§ **Text passage**:

....

Dangerous Things produced the first personal publicly available implantable NFC-compliant transponder marketed for use in humans for radio-frequency identification (RFID) in 2013, known as the xNT. The company initially raised funds for the project's mass production on Indiegogo, setting an $8,000 goal. The xNT chip was encased in a 2 mm x 12mm cylindrical bioglass vial and came with a "personal injection system", which was intended to be used by a body modification professional, nurse, doctor, or veterinarian to implant the tag into the hand. According to a 2016 CBS News article, Dangerous Things’ website included a warning stating: "This device has not been tested or certified by any regulatory agency for implementation or use inside the human body. Use of this device is strictly at your own risk."

Dangerous Things’ chip implant sought to replace physical keyfobs and other technologies where NFC was utilized, like passcodes and chip-based payment methods. Chip implants developed by Dangerous Things have also been used to have physical access to cryptocurrency wallets. Individuals who have had the xNT chip implanted, such as video game developer Zoë Quinn, have been referred to as biohackers, cyborgs, or grinders. Through Dangerous Things’ first year in business, the company sold 500 RFID chips.

....

§ **Record set**:
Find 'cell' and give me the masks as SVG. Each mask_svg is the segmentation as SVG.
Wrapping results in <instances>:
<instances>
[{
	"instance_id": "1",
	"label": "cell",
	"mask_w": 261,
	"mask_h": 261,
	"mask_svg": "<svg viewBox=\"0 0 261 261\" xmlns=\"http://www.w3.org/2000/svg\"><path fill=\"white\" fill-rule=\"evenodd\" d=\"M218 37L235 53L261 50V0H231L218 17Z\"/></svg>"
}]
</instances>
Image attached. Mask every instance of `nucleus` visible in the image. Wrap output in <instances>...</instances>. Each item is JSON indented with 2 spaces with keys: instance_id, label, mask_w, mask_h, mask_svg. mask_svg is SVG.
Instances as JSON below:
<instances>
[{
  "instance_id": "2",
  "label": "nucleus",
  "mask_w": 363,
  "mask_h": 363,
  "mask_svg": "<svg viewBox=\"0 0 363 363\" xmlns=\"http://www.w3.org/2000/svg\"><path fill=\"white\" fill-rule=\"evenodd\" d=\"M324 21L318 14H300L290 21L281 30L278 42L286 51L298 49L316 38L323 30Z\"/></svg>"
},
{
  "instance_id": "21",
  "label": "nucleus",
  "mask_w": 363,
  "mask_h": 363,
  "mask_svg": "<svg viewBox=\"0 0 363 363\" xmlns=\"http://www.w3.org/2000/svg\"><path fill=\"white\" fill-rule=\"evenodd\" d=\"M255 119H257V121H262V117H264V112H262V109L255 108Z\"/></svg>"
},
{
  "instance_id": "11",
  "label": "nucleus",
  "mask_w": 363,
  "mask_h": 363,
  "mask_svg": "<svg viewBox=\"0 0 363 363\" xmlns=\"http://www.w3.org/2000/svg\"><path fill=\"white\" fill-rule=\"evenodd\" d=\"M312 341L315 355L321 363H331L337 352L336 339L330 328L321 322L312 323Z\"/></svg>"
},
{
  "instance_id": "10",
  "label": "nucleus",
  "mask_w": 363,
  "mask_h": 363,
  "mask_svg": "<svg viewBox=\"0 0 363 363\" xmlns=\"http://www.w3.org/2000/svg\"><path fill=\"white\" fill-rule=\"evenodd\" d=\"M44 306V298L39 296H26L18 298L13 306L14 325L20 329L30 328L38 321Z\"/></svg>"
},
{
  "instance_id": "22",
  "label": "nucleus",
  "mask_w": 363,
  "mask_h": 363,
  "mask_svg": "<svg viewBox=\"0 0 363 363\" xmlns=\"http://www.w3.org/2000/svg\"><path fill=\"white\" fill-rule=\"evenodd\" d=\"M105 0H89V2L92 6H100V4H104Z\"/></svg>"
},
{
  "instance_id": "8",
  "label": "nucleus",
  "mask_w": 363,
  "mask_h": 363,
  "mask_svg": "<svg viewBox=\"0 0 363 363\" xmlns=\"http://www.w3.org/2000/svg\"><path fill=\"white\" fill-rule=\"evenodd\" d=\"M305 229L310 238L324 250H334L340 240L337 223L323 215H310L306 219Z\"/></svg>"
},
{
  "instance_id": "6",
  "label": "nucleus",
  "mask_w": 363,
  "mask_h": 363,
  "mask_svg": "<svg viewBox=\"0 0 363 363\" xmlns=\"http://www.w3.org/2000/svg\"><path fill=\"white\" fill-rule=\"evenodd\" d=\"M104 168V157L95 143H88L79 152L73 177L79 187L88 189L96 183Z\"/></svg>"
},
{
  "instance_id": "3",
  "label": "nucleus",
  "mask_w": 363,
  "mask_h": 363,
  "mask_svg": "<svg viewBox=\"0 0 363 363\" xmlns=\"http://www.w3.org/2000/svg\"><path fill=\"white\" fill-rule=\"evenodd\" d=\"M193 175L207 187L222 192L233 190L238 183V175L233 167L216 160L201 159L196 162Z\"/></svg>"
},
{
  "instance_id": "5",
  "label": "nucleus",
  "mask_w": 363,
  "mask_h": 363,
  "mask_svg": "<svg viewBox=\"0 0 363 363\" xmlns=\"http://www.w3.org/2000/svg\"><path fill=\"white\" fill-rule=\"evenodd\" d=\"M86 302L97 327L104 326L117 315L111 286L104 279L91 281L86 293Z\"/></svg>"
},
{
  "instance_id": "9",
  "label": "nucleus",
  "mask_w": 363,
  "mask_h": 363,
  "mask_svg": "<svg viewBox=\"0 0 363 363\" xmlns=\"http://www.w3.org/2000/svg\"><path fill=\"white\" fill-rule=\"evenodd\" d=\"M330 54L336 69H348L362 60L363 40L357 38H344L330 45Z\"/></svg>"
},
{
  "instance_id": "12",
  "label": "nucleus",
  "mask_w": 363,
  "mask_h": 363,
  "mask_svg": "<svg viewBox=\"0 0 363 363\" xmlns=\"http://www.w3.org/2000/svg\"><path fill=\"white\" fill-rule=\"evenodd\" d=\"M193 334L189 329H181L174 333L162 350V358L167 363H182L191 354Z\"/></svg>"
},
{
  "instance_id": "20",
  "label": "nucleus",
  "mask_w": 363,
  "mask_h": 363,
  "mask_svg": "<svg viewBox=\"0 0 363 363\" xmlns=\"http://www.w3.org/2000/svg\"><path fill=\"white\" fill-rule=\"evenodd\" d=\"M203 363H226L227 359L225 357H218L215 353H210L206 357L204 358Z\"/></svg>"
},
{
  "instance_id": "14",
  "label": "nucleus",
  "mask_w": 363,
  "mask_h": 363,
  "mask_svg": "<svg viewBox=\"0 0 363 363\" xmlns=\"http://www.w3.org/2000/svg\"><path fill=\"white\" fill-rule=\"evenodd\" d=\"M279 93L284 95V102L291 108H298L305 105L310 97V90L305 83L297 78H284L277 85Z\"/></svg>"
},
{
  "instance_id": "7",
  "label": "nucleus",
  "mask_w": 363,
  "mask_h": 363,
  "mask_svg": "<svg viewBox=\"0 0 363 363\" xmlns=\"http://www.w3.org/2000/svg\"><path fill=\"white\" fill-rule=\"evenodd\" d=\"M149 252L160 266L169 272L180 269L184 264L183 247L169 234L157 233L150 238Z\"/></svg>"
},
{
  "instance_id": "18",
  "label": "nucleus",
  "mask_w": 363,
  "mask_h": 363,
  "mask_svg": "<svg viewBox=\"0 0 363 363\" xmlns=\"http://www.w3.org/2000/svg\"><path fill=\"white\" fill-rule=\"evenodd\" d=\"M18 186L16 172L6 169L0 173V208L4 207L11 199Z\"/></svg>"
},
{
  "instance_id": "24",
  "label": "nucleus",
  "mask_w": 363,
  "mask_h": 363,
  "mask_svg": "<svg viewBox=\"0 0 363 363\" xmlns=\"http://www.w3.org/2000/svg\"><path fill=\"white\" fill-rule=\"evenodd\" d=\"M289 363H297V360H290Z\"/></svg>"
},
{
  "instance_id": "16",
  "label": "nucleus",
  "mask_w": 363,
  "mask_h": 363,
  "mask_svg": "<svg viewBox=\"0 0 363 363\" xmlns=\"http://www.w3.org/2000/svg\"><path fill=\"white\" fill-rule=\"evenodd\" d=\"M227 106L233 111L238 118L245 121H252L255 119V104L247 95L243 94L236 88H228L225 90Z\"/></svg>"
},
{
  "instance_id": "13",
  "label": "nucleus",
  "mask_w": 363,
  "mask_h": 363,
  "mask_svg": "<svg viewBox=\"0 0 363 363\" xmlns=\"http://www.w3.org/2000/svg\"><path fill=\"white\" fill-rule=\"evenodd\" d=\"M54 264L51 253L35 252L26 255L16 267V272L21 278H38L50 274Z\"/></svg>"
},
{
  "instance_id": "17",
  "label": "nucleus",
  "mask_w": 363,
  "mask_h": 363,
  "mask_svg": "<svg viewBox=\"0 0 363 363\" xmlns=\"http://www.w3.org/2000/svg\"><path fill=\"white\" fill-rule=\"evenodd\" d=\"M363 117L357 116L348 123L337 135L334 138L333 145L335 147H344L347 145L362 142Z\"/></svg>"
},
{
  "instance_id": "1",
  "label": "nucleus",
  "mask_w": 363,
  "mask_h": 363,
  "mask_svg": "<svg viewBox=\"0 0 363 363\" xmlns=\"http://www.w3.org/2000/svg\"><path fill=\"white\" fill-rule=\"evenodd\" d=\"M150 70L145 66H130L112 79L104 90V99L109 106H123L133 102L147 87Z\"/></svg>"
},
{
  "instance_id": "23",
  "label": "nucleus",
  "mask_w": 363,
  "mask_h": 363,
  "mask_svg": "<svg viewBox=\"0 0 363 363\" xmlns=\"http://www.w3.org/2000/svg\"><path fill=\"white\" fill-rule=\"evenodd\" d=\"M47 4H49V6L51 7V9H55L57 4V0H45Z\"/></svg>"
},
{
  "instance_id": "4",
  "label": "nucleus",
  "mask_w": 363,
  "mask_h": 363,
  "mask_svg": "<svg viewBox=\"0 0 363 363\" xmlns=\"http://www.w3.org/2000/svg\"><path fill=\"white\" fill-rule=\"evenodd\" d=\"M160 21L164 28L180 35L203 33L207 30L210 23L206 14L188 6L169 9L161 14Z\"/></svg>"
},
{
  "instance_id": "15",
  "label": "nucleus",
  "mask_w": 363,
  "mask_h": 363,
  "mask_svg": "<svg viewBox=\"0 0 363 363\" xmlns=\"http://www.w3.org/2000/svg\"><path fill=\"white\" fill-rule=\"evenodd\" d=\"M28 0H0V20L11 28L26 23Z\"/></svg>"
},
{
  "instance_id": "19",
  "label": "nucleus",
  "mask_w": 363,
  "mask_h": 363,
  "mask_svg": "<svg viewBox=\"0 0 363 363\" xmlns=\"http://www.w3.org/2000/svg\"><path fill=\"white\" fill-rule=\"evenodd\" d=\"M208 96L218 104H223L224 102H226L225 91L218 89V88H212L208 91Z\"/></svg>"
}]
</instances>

....

§ **Activities**:
• 1. According to the passage about the xNT implant, how many RFID chips did Dangerous Things sell in its first year in business?
• 2. Carry on the passage about Dangerous Things' xNT implant, picking up after its final sentence.

§ **Task-by-task answers**:
• 1. 500

• 2.
In 2015, Dangerous Things announced the Switcheroo, a Bluetooth-enabled circuit board designed to interface with existing electronic systems. The company stated that the device could control functions such as door locks, vehicle key fobs, thermostats, and other microcontroller-based devices through a smartphone app. Unlike the company's implantable RFID and NFC products, the Switcheroo was intended as a standalone device that did not require implantation. The project was successfully funded on Kickstarter.

In 2016, Dangerous Things began to shift its focus toward Europe, where sentiment towards biohacking was more positive. During that year, the company announced the UKI, an implantable chip that it described as capable of supporting applications such as cryptocurrency transactions and encrypted communications, while also developing VivoKey, a cryptographic key implant. Dangerous Things founder, Amal Graafstra, would later launch cryptographic technology through its own company, VivoKey Technologies. Through May 2016, according to Dangerous Things, the company had sold over 10,000 RFID chips and DIY installation kits.

According to a 2018 Ars Technica article, Dangerous Things offered several implantable RFID and NFC microchip models with varying memory capacities, programmable features, and security capabilities. Its product line included low-frequency 125 kHz RFID chips for emulating or cloning compatible access credentials, as well as 13.56 MHz NFC-compatible chips with differing storage capacities and support for password protection or Crypto1 security, depending on the model. In that same year, Dangerous Things estimated that approximately 50,000 to 100,000 people had implanted themselves with microchip technologies.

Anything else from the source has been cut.